Separation Axiom in a Topology of $\mathbb{R}$

Question

In $\mathbb{R}$, let $\mathcal{B}=\{\emptyset,\mathbb{R}\}\cup\{[a,b); \, a,b \in \mathbb{R}, a < b\}.$ See that, besides $\emptyset,\mathbb{R} \in \mathcal{B}$, for all $B_1,B_2 \in \mathcal{B}$, we have $B_1\cap B_2 \in \mathcal{B}$. So, the collection of all possible unions of subsets of $\mathcal{B}$ is a topology in $\mathbb{R}$, that we will call $\tau_U$.

• Show that all intervals $(a,b)$, with $a,b \in \mathbb{R}, a< b$ are in $\tau_U$. Then, conclude that $(\mathbb{R},\tau_U)$ is a Hausdorff space.

• Show that $(\mathbb{R},\tau_U)$ is not a second-countable space.

For the first one, I was thinking of mount some union of subsets of $\mathcal{B}$ that would be equal to $(a,b)$, but I couldn't find such combination of subsets. Can I construct an union like that?

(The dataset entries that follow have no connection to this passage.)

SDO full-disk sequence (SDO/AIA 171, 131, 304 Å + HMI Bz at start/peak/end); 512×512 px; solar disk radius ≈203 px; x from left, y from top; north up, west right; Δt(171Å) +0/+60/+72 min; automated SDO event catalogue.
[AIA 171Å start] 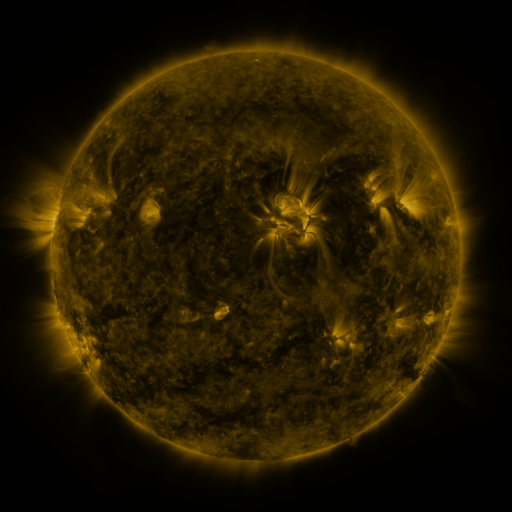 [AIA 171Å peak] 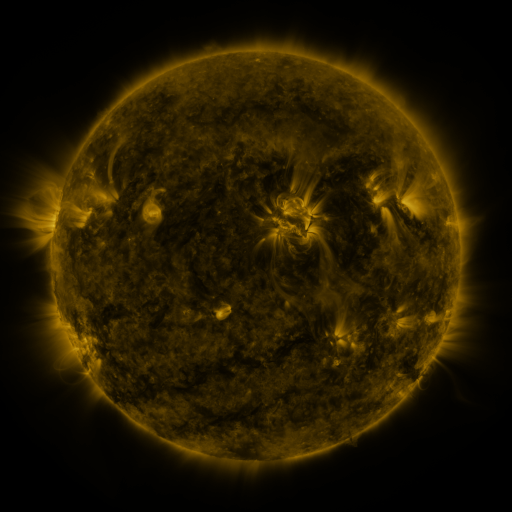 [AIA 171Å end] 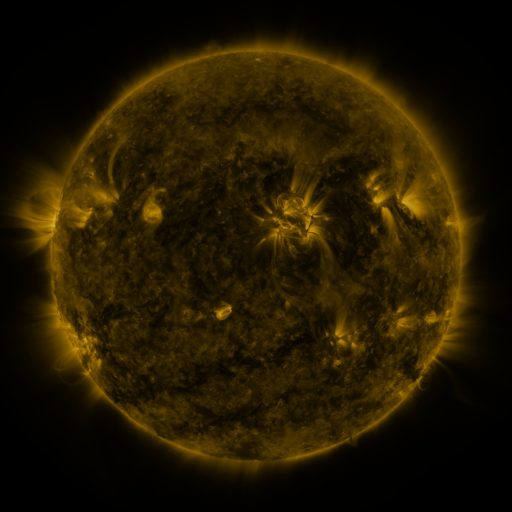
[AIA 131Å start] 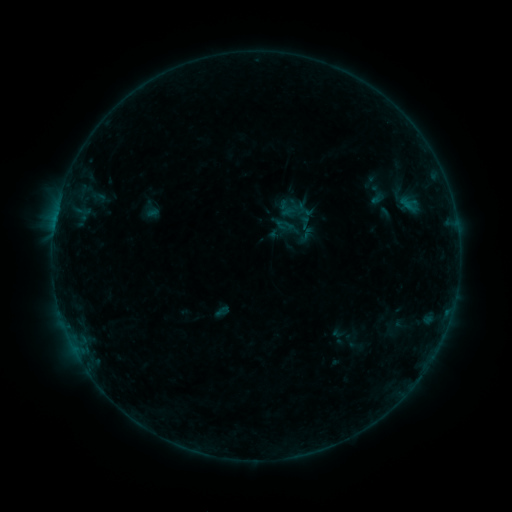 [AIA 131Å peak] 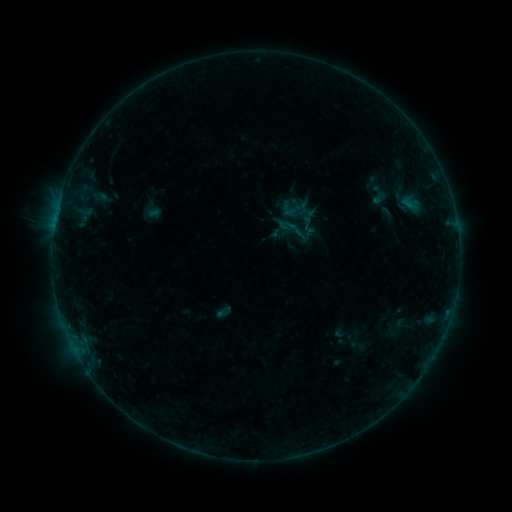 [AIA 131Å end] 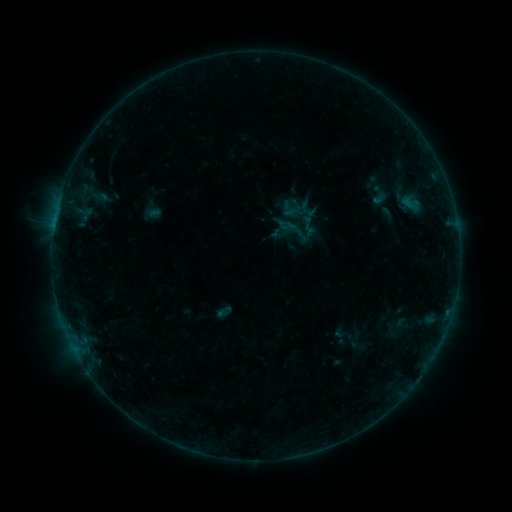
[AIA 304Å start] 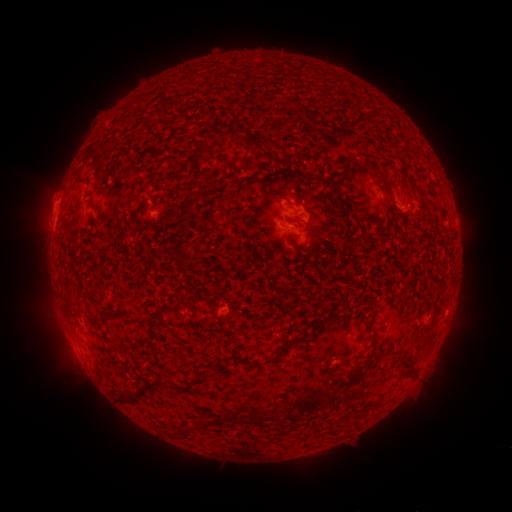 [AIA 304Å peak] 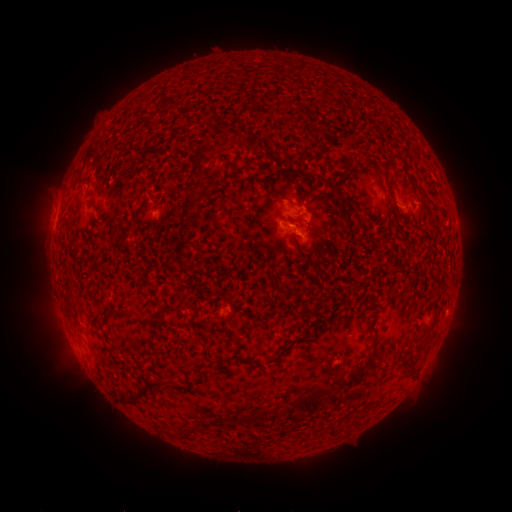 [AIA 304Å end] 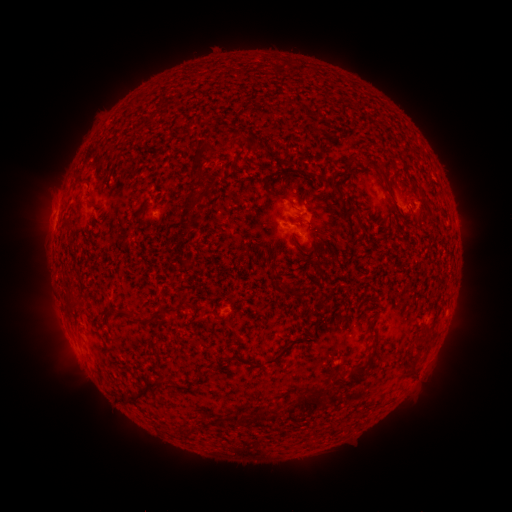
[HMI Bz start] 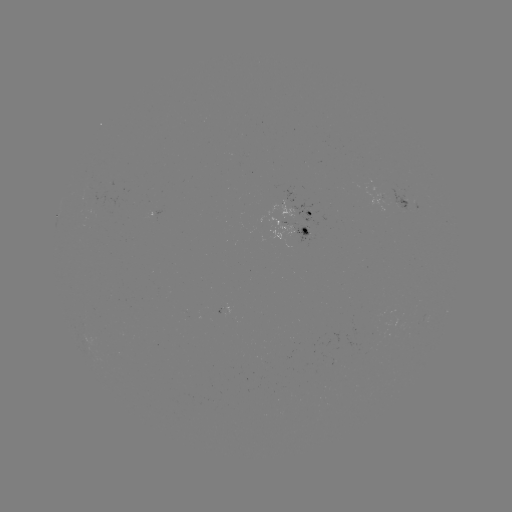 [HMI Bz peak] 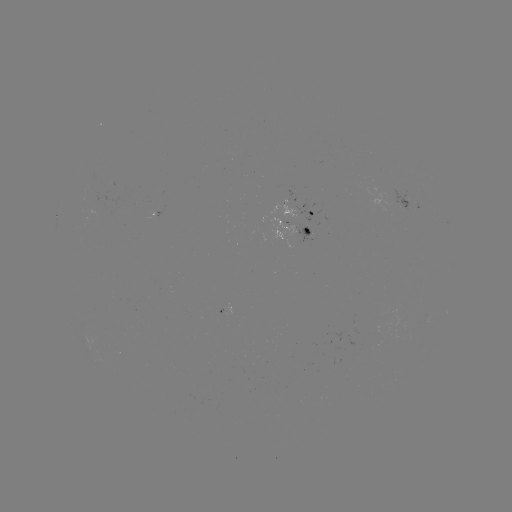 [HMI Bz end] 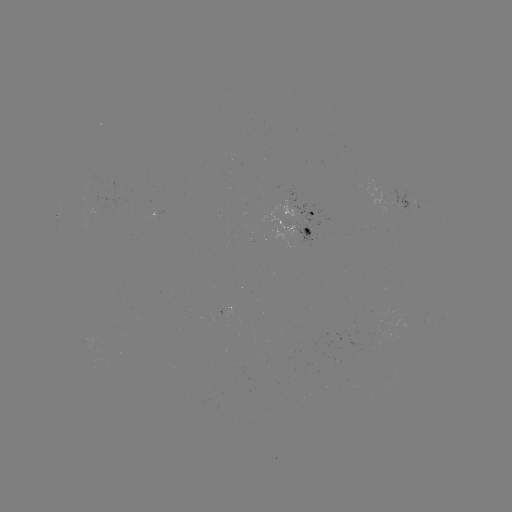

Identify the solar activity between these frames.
emerging-flux region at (413, 207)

For the second one, I've tried by contradiction, but didn't got anywhere with it. Any leads?

Answer 1

HINT:

• What is $\bigcup\limits_{x\in(a,b)}[x,b)$? And remember, the usual topology on $\Bbb R$ is Hausdorff.
• If $\mathscr{B}$ is a base for $\tau_U$, then for each $x\in\Bbb R$ there must be a $B_x\in\mathscr{B}$ such that $x\in B_x\subseteq[x,x+1)$ (why?); if $x\ne y$, is it possible that $B_x=B_y$?